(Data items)
-----

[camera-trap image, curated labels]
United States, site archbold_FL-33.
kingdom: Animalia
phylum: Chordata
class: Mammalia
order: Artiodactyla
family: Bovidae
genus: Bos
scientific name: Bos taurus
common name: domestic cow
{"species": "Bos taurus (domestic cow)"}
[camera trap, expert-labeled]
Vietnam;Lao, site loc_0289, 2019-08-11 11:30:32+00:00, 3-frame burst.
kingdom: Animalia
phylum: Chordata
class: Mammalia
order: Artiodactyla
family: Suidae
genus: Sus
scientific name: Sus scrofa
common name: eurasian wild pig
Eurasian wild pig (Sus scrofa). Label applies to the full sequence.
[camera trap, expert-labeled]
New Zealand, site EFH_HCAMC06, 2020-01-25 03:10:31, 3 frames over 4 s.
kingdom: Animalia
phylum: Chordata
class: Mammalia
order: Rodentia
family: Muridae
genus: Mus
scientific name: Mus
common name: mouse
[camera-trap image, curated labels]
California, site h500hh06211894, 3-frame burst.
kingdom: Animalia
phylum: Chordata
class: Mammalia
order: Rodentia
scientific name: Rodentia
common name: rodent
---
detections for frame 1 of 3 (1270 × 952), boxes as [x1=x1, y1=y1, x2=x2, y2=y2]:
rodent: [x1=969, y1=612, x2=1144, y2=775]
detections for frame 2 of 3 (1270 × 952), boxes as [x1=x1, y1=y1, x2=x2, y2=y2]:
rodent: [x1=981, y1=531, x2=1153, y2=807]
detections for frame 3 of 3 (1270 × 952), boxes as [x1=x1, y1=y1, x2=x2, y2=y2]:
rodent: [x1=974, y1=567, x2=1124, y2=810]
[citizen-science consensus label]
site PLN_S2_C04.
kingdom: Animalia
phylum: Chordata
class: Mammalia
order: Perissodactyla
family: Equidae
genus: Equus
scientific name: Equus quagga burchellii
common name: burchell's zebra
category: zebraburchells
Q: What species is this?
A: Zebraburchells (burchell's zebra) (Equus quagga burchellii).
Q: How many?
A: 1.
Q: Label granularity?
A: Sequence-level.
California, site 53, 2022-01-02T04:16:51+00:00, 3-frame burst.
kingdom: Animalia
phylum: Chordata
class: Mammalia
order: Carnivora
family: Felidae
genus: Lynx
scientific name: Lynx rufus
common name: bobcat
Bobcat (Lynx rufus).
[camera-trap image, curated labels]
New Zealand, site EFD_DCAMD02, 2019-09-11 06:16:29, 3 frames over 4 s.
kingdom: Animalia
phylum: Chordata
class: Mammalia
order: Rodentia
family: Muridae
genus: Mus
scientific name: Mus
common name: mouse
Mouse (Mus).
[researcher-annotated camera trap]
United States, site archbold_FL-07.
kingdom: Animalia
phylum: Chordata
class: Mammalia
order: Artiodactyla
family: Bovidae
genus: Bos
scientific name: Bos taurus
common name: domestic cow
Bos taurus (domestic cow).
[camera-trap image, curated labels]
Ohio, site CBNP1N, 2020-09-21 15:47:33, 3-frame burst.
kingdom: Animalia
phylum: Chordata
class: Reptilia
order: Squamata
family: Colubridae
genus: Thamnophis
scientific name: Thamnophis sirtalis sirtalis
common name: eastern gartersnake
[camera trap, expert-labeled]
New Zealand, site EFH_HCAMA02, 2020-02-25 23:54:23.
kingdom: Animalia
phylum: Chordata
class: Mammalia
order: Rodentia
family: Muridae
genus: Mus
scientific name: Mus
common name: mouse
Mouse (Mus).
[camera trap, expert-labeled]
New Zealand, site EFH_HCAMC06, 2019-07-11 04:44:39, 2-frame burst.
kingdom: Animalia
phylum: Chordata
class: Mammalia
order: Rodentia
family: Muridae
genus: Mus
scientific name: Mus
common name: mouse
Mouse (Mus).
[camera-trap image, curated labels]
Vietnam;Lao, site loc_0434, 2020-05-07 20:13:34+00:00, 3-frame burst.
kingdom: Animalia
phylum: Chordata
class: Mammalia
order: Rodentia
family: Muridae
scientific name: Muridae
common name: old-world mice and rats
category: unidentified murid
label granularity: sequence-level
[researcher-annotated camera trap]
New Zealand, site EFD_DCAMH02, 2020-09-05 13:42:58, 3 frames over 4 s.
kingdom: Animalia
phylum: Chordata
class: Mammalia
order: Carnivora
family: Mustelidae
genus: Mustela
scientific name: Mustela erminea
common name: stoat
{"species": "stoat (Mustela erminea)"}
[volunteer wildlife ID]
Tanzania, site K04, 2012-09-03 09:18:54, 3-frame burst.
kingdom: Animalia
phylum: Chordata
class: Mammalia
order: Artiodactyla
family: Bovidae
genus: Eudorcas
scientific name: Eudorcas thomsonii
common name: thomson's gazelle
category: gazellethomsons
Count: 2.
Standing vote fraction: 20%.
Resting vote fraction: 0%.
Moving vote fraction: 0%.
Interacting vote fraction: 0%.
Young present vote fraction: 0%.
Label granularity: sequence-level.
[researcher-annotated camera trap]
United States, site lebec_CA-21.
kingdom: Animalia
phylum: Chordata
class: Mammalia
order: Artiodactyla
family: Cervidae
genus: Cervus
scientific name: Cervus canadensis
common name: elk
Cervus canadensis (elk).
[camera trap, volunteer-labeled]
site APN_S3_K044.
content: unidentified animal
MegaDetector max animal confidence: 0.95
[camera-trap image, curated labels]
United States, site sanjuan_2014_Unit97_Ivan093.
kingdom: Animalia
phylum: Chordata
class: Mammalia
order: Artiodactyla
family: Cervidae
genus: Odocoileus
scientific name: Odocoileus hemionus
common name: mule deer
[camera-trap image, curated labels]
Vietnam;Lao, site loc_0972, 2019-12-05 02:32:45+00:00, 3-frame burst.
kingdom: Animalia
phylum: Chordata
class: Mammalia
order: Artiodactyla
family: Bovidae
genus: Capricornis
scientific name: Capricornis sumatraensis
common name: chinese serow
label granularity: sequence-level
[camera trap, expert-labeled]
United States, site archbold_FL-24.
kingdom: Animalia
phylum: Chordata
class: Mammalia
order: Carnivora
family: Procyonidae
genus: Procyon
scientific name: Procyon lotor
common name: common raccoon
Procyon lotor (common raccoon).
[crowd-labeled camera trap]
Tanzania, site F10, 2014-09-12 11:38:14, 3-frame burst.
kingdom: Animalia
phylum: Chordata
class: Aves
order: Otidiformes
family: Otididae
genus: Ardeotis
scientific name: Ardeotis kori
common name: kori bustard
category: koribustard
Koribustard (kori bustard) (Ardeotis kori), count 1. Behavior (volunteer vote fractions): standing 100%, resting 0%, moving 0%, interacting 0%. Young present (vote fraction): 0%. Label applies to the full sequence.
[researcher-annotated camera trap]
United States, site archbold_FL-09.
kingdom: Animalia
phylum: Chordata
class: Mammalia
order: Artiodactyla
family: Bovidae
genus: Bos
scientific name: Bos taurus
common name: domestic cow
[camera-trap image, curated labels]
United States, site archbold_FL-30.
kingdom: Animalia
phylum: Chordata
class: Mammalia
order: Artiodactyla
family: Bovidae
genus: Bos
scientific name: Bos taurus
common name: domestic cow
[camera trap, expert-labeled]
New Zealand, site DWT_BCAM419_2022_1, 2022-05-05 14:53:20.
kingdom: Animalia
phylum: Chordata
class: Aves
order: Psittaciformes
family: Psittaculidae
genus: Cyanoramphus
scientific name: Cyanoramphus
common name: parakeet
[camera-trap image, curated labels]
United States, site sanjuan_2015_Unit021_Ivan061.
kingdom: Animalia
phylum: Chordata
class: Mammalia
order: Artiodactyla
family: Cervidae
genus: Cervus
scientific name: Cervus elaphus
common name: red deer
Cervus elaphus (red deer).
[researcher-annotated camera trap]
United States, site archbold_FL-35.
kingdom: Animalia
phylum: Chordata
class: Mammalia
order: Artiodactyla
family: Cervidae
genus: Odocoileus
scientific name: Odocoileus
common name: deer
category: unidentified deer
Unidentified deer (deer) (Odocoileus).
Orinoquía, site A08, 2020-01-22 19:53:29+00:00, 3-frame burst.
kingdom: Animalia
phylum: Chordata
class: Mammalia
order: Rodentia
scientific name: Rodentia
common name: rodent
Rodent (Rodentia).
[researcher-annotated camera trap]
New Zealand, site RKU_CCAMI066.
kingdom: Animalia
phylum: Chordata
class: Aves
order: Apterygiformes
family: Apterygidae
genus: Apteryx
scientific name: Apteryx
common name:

-----

**What the task asks**:
Every line from the one that holds "scientific name: Cyanoramphus" to the end of the data above should be given again exactly, with that line and the last one both kept.

**The answer**:
scientific name: Cyanoramphus
common name: parakeet
[camera-trap image, curated labels]
United States, site sanjuan_2015_Unit021_Ivan061.
kingdom: Animalia
phylum: Chordata
class: Mammalia
order: Artiodactyla
family: Cervidae
genus: Cervus
scientific name: Cervus elaphus
common name: red deer
Cervus elaphus (red deer).
[researcher-annotated camera trap]
United States, site archbold_FL-35.
kingdom: Animalia
phylum: Chordata
class: Mammalia
order: Artiodactyla
family: Cervidae
genus: Odocoileus
scientific name: Odocoileus
common name: deer
category: unidentified deer
Unidentified deer (deer) (Odocoileus).
Orinoquía, site A08, 2020-01-22 19:53:29+00:00, 3-frame burst.
kingdom: Animalia
phylum: Chordata
class: Mammalia
order: Rodentia
scientific name: Rodentia
common name: rodent
Rodent (Rodentia).
[researcher-annotated camera trap]
New Zealand, site RKU_CCAMI066.
kingdom: Animalia
phylum: Chordata
class: Aves
order: Apterygiformes
family: Apterygidae
genus: Apteryx
scientific name: Apteryx
common name:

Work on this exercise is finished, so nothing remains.